Liz Coggins reviews And Then There Were Non a murder mystery in true Christie style
The cast of And Then There Were Non have successfully catapulted the sometimes tired and jaded works of Agatha Christie into a thrilling five star piece of theatre.
I say the cast, because it is they that bring this work to life and make it believable; coupled with a beautiful art deco set, immaculate fashions of the period and some chilling lighting effects, notably the candlelight in Act 3.
The production is set in 1939, the year the book was published and has reverted to getting close to the ending of the novel, which creates an element of shock, far more appropriate to today’s audiences than the original play ending.
Director Joe Harmston has created a production that has pace and momentum that takes its audience with it at an amazing speed.
The element that sets this production apart from others is that every one of the cast, without exception, displays excellent character acting skills and makes their role totally believable.
The story revolves around a group of ten strangers invited to an island off the coast of Devon. When a storm leaves them stranded, one by one they are haunted by the old nursery rhyme as they meet their ultimate fate.
As Sir Lawrence Wargrave, who admits “All my life I have wanted to take life” Neil Stacy is utterly convincing as the quietly, cunning judge with homicidal tendencies
Eric Carte (General McKenzie) gets some wonderful moments of pathos whilst Mark Curry (Doctor Armstrong) is so clinically and emotionally believable.
Thirties youth, glamour and passion comes from Kezia Burrows (Vera Claythorne), Ben Nealon (Philip Lombard) with Gary Mavers as a likeable but seedy ex-cop.
And Then There Were Non has some of the finest character acting seen on the Grand stage for some time in one production and even if you are not a Christie fan it’s one for every theatre lover.

Data listing.

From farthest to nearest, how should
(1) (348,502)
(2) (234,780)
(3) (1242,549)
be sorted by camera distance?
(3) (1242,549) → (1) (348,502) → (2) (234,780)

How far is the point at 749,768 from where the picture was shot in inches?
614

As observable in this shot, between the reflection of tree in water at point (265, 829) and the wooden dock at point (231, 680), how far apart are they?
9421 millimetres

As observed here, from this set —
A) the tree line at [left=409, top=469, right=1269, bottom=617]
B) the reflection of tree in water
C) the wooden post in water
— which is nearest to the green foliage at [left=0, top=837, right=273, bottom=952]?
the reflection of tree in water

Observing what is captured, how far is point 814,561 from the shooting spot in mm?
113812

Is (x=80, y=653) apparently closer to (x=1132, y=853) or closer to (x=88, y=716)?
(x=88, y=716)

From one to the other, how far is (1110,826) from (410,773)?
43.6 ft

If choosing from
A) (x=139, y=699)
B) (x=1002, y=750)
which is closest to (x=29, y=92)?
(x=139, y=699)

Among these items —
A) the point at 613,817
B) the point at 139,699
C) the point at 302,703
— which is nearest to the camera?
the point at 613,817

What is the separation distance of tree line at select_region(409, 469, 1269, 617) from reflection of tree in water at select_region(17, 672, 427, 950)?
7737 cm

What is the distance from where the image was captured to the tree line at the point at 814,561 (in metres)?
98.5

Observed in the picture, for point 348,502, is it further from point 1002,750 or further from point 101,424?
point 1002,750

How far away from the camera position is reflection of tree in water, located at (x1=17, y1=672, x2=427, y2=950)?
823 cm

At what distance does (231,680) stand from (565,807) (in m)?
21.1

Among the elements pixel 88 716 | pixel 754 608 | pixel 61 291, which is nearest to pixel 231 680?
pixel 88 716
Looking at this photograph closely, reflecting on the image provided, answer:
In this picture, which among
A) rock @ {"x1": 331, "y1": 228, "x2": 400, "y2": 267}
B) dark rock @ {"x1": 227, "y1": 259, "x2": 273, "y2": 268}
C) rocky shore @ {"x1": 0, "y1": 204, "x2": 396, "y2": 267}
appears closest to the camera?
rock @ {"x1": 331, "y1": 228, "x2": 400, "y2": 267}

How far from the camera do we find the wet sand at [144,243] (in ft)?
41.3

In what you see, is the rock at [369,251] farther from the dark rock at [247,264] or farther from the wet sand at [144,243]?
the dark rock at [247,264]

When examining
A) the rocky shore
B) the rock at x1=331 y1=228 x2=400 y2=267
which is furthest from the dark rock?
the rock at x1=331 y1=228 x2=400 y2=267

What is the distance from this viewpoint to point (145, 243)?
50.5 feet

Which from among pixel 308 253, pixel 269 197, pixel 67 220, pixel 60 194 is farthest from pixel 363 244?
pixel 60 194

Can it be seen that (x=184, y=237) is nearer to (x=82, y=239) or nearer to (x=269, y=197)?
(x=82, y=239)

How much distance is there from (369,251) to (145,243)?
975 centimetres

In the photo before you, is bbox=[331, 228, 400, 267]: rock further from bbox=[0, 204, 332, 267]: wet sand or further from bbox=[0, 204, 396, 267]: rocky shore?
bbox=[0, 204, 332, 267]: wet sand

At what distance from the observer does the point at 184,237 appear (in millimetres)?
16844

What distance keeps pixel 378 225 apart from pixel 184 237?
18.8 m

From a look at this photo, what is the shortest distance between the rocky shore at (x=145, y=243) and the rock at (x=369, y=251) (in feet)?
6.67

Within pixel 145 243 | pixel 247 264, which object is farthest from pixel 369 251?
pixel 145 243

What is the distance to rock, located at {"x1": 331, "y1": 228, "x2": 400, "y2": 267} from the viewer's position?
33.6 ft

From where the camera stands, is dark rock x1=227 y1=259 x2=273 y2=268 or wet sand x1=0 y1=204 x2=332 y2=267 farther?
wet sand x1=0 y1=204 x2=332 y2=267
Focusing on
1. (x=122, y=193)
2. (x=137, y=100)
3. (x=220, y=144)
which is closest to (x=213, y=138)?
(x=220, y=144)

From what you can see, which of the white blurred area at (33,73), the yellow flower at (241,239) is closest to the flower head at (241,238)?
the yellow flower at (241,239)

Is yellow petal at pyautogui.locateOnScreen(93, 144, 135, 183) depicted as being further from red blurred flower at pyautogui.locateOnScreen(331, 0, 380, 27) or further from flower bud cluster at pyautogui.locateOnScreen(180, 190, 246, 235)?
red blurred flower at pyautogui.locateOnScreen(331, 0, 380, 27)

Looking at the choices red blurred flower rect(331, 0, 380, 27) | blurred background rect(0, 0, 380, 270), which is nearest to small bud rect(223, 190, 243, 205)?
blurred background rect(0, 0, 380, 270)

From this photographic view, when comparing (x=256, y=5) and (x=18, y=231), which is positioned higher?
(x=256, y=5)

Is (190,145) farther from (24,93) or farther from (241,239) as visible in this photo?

Exercise instructions. In the theater review, which year is the production set in? These lines come from a different source than the theater review.

Written response. 1939